Pasang Saklar Rahasia
Pasang
sakelar rahasia pemutus arus yang tersembunyi dari aki (baterai). Saat
parkir putuskan aliran listrik melalui switch/sakelar rahasia sehingga
meski kunci kontak bisa difungsikan dengan merusak dengan kunci T oleh
sang pencuri misalnya tetap tak ada aliran listrik untuk menghidupkan
mesin. Namun sebaiknya pakai cara ini bila garansi motor anda sudah
habis, karena bisa berakibat hangusnya garansi kelistrikan selama 1
tahun.
Pasang Gembok
Grendel Stainless Cara ketiga
tersebut saat ini memang sudah umum, dan banyak pencoleng juga sudah tau
rahasianya. Yang lebih aman, memasang gembok grendel di cakram rem
depan atau gir belakang (bila remnya tidak cakram). Pilih gembok yang
tidak ada pake per, alias gembok stainless anti gerinda (merknya
misalnya Abus atau Krisbow), harganya berkisar Rp20-30 ribu dan banyak
dijual di toko perkakas atau toko bangunan. Menurut pengakuan raja
maling, paling sulit kalau sudah pakai gembok stainless anti gerinda di
motor. Paling-paling motor kalau malingnya nekat, diangkut ke atas bak
mobil. Yaahh..kalo sudah begini sih emang nasib
Parkir di Dekat Pos Penjagaan
Jika
anda di mall atau parkiran umum, parkirlah dekat pos penjagaan parkir.

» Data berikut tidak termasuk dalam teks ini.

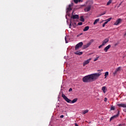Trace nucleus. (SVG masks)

Semakin dekat, semakin aman karena pencoleng juga mikir kalo deket pos.
Semakin jauh parkirnya apalagi mojok-mojok, pencoleng makin leluasa
ngerjain motor sobat. Jangan lupa, meski di parkir resmi (secure park),
tetap kunci dan gembok motor sobat! Gak ada jaminan parkir resmi bebas
pencoleng kan? Coba aja baca di karcisnya : Kehilangan kendaraan bukan
tanggung jawab pengelola parkir, Doa, jangan lupa
Ya, namanya
juga usaha. Usaha manusia kan ada kelemahannya. Jadi, jangan lupa
setelah gembak gembok sana sini pasang pengaman, pas ninggalin motor,
berdoa agar motor kita dijagain sama yang Maha Menjaga, Allah SWT. Insya
Allah, motor tetap utuh gak dicolek sama si tangan panjang. Amin.